§ **Collection entries**:
********************

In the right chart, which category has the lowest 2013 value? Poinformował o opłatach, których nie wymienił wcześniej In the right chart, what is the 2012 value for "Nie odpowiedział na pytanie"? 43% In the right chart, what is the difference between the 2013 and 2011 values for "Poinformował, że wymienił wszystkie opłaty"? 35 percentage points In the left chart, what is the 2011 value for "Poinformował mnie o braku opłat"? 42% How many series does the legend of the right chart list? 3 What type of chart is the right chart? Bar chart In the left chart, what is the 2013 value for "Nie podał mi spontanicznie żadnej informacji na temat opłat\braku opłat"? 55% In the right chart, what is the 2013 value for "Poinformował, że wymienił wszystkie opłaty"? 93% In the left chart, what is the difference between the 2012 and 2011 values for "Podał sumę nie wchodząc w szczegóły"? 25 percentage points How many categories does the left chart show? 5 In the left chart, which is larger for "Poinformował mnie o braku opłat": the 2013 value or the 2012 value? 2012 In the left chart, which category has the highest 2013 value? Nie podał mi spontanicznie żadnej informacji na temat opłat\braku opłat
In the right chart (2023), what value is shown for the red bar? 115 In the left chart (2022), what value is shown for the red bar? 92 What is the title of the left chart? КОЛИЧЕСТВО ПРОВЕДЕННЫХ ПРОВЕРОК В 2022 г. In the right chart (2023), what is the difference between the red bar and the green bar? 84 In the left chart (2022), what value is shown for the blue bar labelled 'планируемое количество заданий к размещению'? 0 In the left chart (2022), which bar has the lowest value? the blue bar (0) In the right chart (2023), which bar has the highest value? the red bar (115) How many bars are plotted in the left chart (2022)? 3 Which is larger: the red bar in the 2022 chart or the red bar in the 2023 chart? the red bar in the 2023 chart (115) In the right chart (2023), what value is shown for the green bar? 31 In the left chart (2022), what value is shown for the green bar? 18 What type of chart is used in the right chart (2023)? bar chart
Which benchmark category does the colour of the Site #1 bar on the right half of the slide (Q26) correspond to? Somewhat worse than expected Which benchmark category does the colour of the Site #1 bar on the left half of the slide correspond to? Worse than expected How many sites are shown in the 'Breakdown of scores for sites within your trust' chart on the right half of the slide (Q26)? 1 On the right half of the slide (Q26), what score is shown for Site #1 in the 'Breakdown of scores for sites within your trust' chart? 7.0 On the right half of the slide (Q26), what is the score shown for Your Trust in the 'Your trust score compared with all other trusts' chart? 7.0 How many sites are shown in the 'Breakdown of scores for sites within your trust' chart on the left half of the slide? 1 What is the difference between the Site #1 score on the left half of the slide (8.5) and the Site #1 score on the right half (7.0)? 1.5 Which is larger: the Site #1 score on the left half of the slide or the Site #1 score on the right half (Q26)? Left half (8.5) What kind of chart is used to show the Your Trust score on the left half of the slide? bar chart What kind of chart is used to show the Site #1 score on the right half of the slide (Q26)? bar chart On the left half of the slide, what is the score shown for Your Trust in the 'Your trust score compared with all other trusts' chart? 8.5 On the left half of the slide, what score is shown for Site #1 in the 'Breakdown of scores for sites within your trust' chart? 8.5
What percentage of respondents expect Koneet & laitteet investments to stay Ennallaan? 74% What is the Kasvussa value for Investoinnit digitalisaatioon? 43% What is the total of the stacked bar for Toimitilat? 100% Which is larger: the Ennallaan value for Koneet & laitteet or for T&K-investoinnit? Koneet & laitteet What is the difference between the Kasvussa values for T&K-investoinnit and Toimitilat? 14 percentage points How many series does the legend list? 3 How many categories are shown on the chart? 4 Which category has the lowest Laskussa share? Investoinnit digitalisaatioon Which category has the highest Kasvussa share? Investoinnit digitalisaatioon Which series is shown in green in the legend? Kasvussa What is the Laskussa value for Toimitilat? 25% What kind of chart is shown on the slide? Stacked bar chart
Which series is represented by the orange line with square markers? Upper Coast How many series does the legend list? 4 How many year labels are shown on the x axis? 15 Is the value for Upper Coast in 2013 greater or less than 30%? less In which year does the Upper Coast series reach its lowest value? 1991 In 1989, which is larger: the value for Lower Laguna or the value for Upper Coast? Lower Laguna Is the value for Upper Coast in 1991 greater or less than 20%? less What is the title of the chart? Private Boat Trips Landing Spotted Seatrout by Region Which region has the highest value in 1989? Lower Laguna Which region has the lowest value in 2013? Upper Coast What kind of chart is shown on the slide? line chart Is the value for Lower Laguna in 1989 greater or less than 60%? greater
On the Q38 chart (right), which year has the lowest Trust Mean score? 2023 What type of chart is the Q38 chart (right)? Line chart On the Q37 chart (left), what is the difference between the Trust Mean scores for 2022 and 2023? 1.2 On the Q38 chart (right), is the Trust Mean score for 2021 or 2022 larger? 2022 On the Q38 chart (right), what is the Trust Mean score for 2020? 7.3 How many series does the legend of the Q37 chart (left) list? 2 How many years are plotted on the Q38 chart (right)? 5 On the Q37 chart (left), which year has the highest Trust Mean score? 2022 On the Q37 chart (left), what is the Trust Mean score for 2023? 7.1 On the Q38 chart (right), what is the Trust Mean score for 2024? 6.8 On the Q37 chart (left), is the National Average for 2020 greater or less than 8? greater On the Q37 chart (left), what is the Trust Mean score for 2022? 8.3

********************

§ **Task requirements**: Turn all of the records into a Markdown table with two columns, "No." and "Record". Give each line its own numbered row and skip any blank lines.

§ **Answer to this task**:
| No. | Record |
|---|---|
| 1 | In the right chart, which category has the lowest 2013 value? Poinformował o opłatach, których nie wymienił wcześniej In the right chart, what is the 2012 value for "Nie odpowiedział na pytanie"? 43% In the right chart, what is the difference between the 2013 and 2011 values for "Poinformował, że wymienił wszystkie opłaty"? 35 percentage points In the left chart, what is the 2011 value for "Poinformował mnie o braku opłat"? 42% How many series does the legend of the right chart list? 3 What type of chart is the right chart? Bar chart In the left chart, what is the 2013 value for "Nie podał mi spontanicznie żadnej informacji na temat opłat\braku opłat"? 55% In the right chart, what is the 2013 value for "Poinformował, że wymienił wszystkie opłaty"? 93% In the left chart, what is the difference between the 2012 and 2011 values for "Podał sumę nie wchodząc w szczegóły"? 25 percentage points How many categories does the left chart show? 5 In the left chart, which is larger for "Poinformował mnie o braku opłat": the 2013 value or the 2012 value? 2012 In the left chart, which category has the highest 2013 value? Nie podał mi spontanicznie żadnej informacji na temat opłat\braku opłat |
| 2 | In the right chart (2023), what value is shown for the red bar? 115 In the left chart (2022), what value is shown for the red bar? 92 What is the title of the left chart? КОЛИЧЕСТВО ПРОВЕДЕННЫХ ПРОВЕРОК В 2022 г. In the right chart (2023), what is the difference between the red bar and the green bar? 84 In the left chart (2022), what value is shown for the blue bar labelled 'планируемое количество заданий к размещению'? 0 In the left chart (2022), which bar has the lowest value? the blue bar (0) In the right chart (2023), which bar has the highest value? the red bar (115) How many bars are plotted in the left chart (2022)? 3 Which is larger: the red bar in the 2022 chart or the red bar in the 2023 chart? the red bar in the 2023 chart (115) In the right chart (2023), what value is shown for the green bar? 31 In the left chart (2022), what value is shown for the green bar? 18 What type of chart is used in the right chart (2023)? bar chart |
| 3 | Which benchmark category does the colour of the Site #1 bar on the right half of the slide (Q26) correspond to? Somewhat worse than expected Which benchmark category does the colour of the Site #1 bar on the left half of the slide correspond to? Worse than expected How many sites are shown in the 'Breakdown of scores for sites within your trust' chart on the right half of the slide (Q26)? 1 On the right half of the slide (Q26), what score is shown for Site #1 in the 'Breakdown of scores for sites within your trust' chart? 7.0 On the right half of the slide (Q26), what is the score shown for Your Trust in the 'Your trust score compared with all other trusts' chart? 7.0 How many sites are shown in the 'Breakdown of scores for sites within your trust' chart on the left half of the slide? 1 What is the difference between the Site #1 score on the left half of the slide (8.5) and the Site #1 score on the right half (7.0)? 1.5 Which is larger: the Site #1 score on the left half of the slide or the Site #1 score on the right half (Q26)? Left half (8.5) What kind of chart is used to show the Your Trust score on the left half of the slide? bar chart What kind of chart is used to show the Site #1 score on the right half of the slide (Q26)? bar chart On the left half of the slide, what is the score shown for Your Trust in the 'Your trust score compared with all other trusts' chart? 8.5 On the left half of the slide, what score is shown for Site #1 in the 'Breakdown of scores for sites within your trust' chart? 8.5 |
| 4 | What percentage of respondents expect Koneet & laitteet investments to stay Ennallaan? 74% What is the Kasvussa value for Investoinnit digitalisaatioon? 43% What is the total of the stacked bar for Toimitilat? 100% Which is larger: the Ennallaan value for Koneet & laitteet or for T&K-investoinnit? Koneet & laitteet What is the difference between the Kasvussa values for T&K-investoinnit and Toimitilat? 14 percentage points How many series does the legend list? 3 How many categories are shown on the chart? 4 Which category has the lowest Laskussa share? Investoinnit digitalisaatioon Which category has the highest Kasvussa share? Investoinnit digitalisaatioon Which series is shown in green in the legend? Kasvussa What is the Laskussa value for Toimitilat? 25% What kind of chart is shown on the slide? Stacked bar chart |
| 5 | Which series is represented by the orange line with square markers? Upper Coast How many series does the legend list? 4 How many year labels are shown on the x axis? 15 Is the value for Upper Coast in 2013 greater or less than 30%? less In which year does the Upper Coast series reach its lowest value? 1991 In 1989, which is larger: the value for Lower Laguna or the value for Upper Coast? Lower Laguna Is the value for Upper Coast in 1991 greater or less than 20%? less What is the title of the chart? Private Boat Trips Landing Spotted Seatrout by Region Which region has the highest value in 1989? Lower Laguna Which region has the lowest value in 2013? Upper Coast What kind of chart is shown on the slide? line chart Is the value for Lower Laguna in 1989 greater or less than 60%? greater |
| 6 | On the Q38 chart (right), which year has the lowest Trust Mean score? 2023 What type of chart is the Q38 chart (right)? Line chart On the Q37 chart (left), what is the difference between the Trust Mean scores for 2022 and 2023? 1.2 On the Q38 chart (right), is the Trust Mean score for 2021 or 2022 larger? 2022 On the Q38 chart (right), what is the Trust Mean score for 2020? 7.3 How many series does the legend of the Q37 chart (left) list? 2 How many years are plotted on the Q38 chart (right)? 5 On the Q37 chart (left), which year has the highest Trust Mean score? 2022 On the Q37 chart (left), what is the Trust Mean score for 2023? 7.1 On the Q38 chart (right), what is the Trust Mean score for 2024? 6.8 On the Q37 chart (left), is the National Average for 2020 greater or less than 8? greater On the Q37 chart (left), what is the Trust Mean score for 2022? 8.3 |